Recorded information:
- - - - - - -

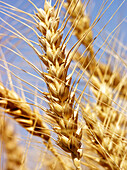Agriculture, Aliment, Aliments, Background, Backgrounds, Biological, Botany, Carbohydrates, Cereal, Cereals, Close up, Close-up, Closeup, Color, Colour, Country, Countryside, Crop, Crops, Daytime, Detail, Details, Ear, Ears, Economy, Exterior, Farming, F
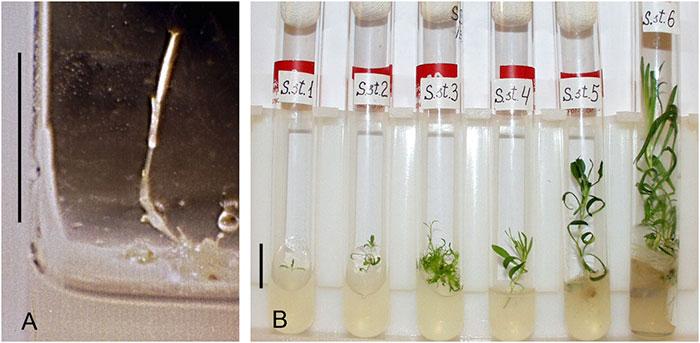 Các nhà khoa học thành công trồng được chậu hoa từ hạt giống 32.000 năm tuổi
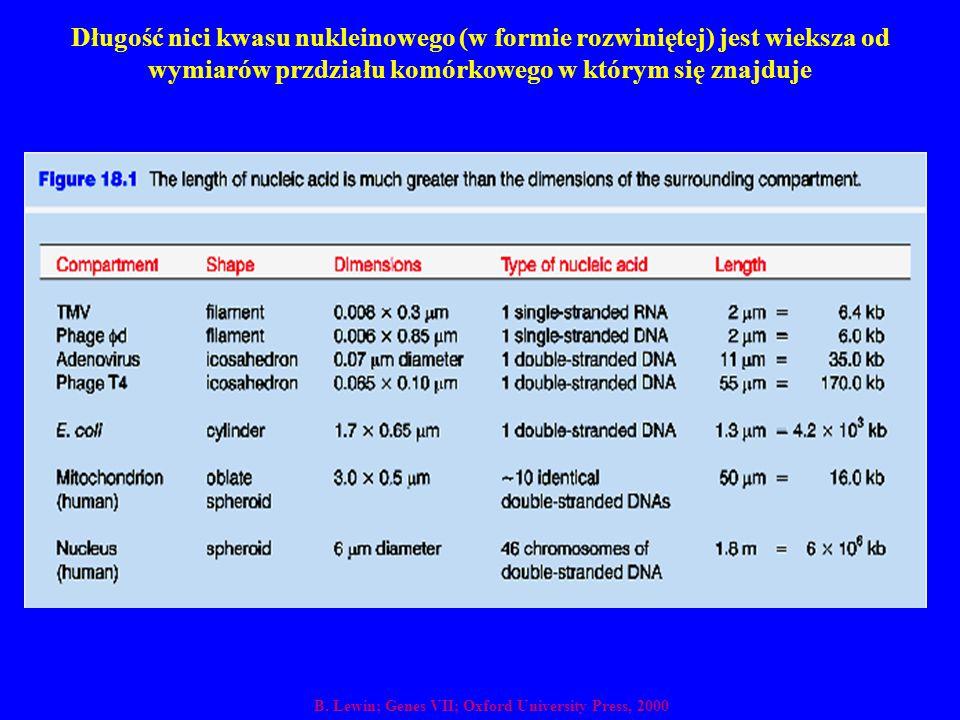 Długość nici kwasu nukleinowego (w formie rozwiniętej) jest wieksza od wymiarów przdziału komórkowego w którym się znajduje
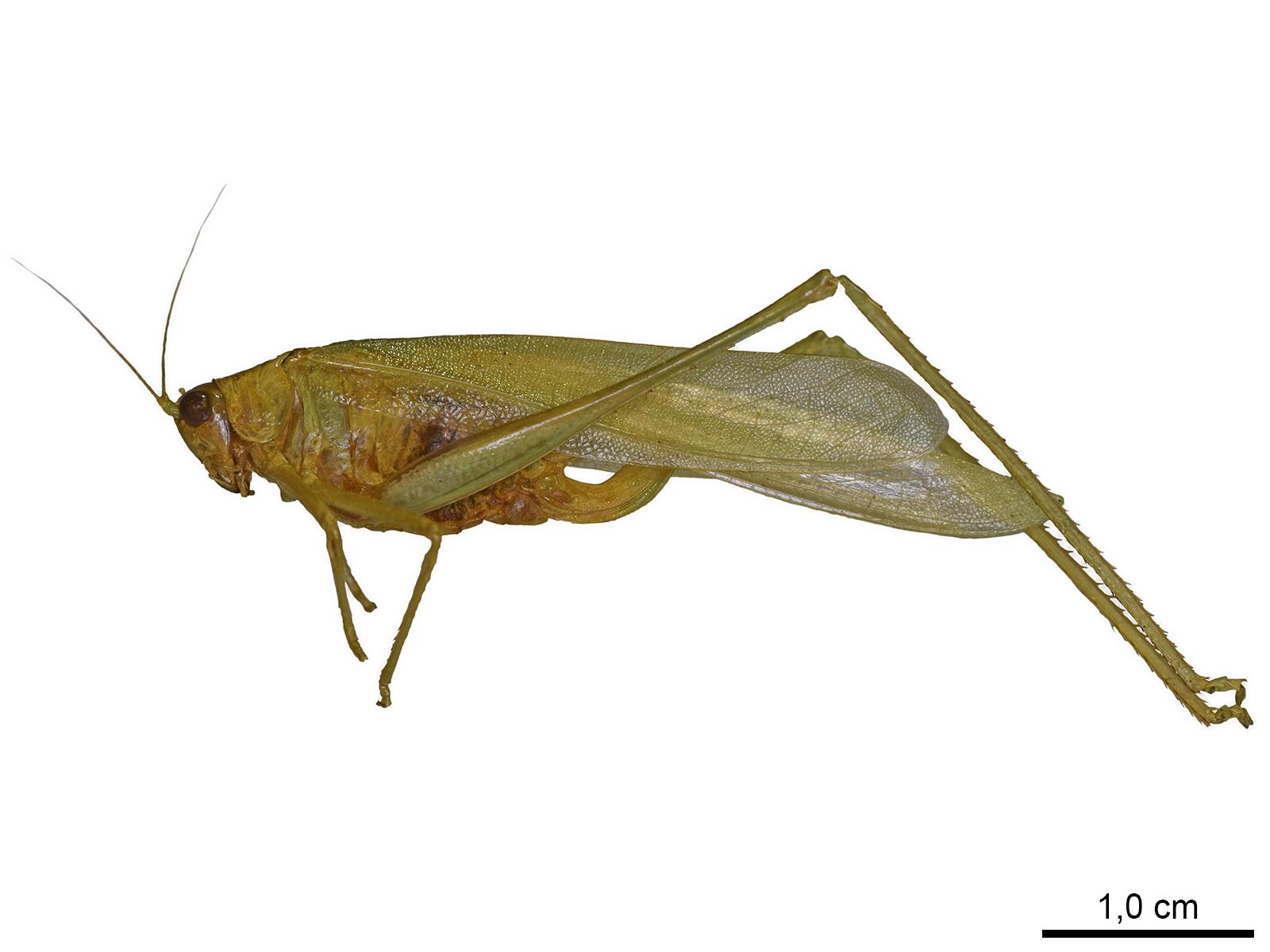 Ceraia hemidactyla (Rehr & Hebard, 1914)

- - - - - - -

Your assignment: Copy the line showing "Długość nici kwasu" exactly, along with each line after it through the end of the material above. Pictures stay out.

Answer for the task:
 Długość nici kwasu nukleinowego (w formie rozwiniętej) jest wieksza od wymiarów przdziału komórkowego w którym się znajduje
 Ceraia hemidactyla (Rehr & Hebard, 1914)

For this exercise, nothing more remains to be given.